Through numerous meetings, networking activities
and position papers, ACTIP has become a respected
and internationally recognised forum of industrial
expertise for European scientists and the European
Commission.
The first century
of this new millennium has been predicted from many
informed sources, indeed from no less an authority
than Bill Gates, as the 'Age of Biotechnology'. The
ACTIP membership, comprised of representatives of
this technology from European Industry, will be
pleased to remain a source of industrial expertise
and a channel to facilitate technology transfer
from academia to industry. ACTIP can and will
provide a forum of communication, co-operation and
co- ordination between government, academia and
industry for an optimal exploitation of the
scientific, technological and commercial success of
biotechnology.
In order to support
this role, the ACTIP members have prepared this
position paper, intended as input for discussions
with the Commission Services on Framework Programme
6. It contains ACTIPës view on a number of
research policy actions and specific research
topics likely to benefit most from EU funding in
the area of health and the life sciences. The
following Executive Summary contains a synopsis of
our proposal; the underlying argumentation and full
proposal follow in the position paper.
Executive
Summary
Continuing
need for research in animal cell
technology
Despite major
achievements over the past 10 years, there is a
continuing need for research in animal cell
technology, a generic technology underlying many
advances in health and the life sciences. The
surface of this powerful enabling in-vitro
technology has barely been scratched and many more
important discoveries and applications are emerging
as fundamental questions are being answered by
basic research, performed in various
interdisciplinary organisations.
Full social and
economic benefits of new technologies can only be
achieved against a background of solid scientific
infrastructure and the ability to identify and
transfer science to products, in particular since
it is widely recognized that basic science gives
new products! Further arguments in favour of an
EUwide effort to support fundamental and
missionoriented research in animal cell technology
are the following:
* many fundamental
questions relevant for technological applications
remain unresolved, despite obvious progress in
animal cell technology;
* basic skills and
appropriate tools must be further developed in
order to achieve meaningful academic, biomedical
and industrial goals;
* a greater
understanding of cell physiology is needed to take
full advantage of the progress made in the human
genome project;
* clinicians and
industry are calling for more animal cell based
approaches and products. These products and
approaches are used:
- - for the
production and safety testing of
biopharmaceuticals and vaccines;
- - in tissue
engineering
- - in cell and
gene therapy approaches;
- - in advanced
research programmes;
- - in human
genome projects.
**********
What is needed: Continue the ACTIP position paper on animal cell technology research from where it stops.

Recorded data:
**********
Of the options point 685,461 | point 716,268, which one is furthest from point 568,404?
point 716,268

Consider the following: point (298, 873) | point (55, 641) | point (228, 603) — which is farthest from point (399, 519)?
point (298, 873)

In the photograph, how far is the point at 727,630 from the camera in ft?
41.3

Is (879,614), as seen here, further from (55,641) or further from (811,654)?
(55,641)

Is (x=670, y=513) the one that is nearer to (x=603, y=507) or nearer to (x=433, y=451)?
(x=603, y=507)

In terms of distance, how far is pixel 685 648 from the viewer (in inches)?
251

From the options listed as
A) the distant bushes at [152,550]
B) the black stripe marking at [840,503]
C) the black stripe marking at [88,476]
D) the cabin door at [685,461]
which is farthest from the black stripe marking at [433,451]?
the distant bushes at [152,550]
**********
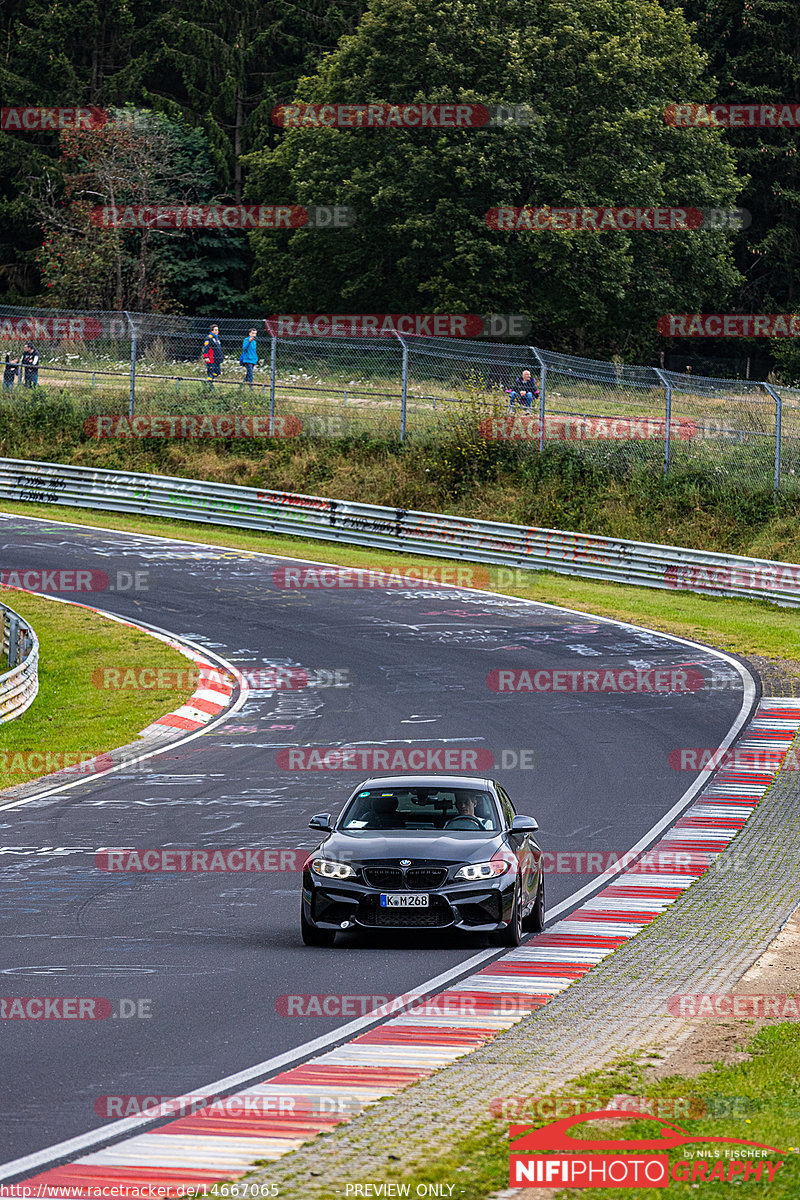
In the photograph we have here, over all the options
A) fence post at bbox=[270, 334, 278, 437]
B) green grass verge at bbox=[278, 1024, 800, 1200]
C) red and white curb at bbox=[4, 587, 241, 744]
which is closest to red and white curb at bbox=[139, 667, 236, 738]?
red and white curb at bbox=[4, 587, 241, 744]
**********
Output of the task:
Recommendations
Because of the
complexity of biopharmaceutical research, large
pharmaceutical companies focus their research
efforts on their core competencies. In addition,
they frequently enter research alliances with
specialized biotechnology SMEs to increase
long-term innovation. Another solution to secure
future growth is through fundamental research,
since experience and history show that this type of
research frequently generates new product concepts
and the establishment of new SMEs. Both SMEs and
larger pharmaceutical companies, the members of
ACTIP, recognize the importance of pure and
mission-oriented fundamental research; they
therefore propose long-term approaches/developments
in research with interest for applications, whereby
research support should be on a pre-industrial
level. The ACTIP membership in particular proposes
support for:
1. Fundamental
research in addition to missionoriented
research;
2. Early
identification of usable results, with a focus
on:
(a) links between
contractors of EUfunded research
projects;
(b) practical
applicability of results;
(c) good and
meaningful cooperation, communication and
coordination between academia, industry and the
Commission Services;
3. Increased
funding and simpler procedures, in particular
an improved balance between fundamental and applied
research and separate evaluation
procedures;
4. Support for
specific research topics, including suggestions
for research topics to be financed by the European
Commission in the field of animal cell technology
in the Framework Programme 6 (2003-2007). These
specific research topics can be divided
into:
(a) the cell
- new cell lines and model systems, stem cell
technology, reverse genetics, metablic pathway
engineering, expression systems;
(b) the
process - i.e. new and reliable production
processes, control methodologies, preservation
methods;
(c) applications
for the cells and/or their products - i.e.
recombinant proteins, vaccinology, cell and gene
therapy, artificial organs, functional
genomics/proteomics, in vitro methodologies,
virtual methodologies.
The full paper
following this executive summary contains
suggestions for specific research topics, as
identified by the ACTIP members.
Full
text ACTIP position paper, August
2000
A
proposal for funding by the European Union of
research in the field of animal cell technology and
related areas, to be incorporated into the 6th
Framework Programme
Back
to basics
Balancing
fundamental and applied research for the future of
the health and life sciences
In the late 1980s,
the European Commission recognised the importance
of animal cell technology for emerging
biotechnology applications in the areas of
biopharmaceuticals and vaccines. Between 19901999,
it funded in its consecutive programmes a total of
18 projects in animal cell technology (including
two large T and G projects) and 14 projects in the
emerging field of gene therapy. In addition, 36
projects were funded in the area of transdisease
vaccinology. ACTIP, the Animal Cell Technology
Industrial Platform, was established in 1990 to
follow the progress of research in ECfunded
projects in animal cell technology, to liase with
its contractors and to provide input to the
European Commission regarding topics most likely to
benefit from funding in this field. Through
numerous meetings, networking activities and
position papers, ACTIP has become a respected and
internationally recognised forum of industrial
expertise for European scientists and the European
Commission.
In the past ten
years, the efforts of the European Commission, the
industry and academia to improve basic knowledge in
animal cell technology has not been in vain. A
critical mass of researchers has been created,
networks between academia and industry have been
established and fundamental and mechanistic
knowledge of animal cells has increased
substantially.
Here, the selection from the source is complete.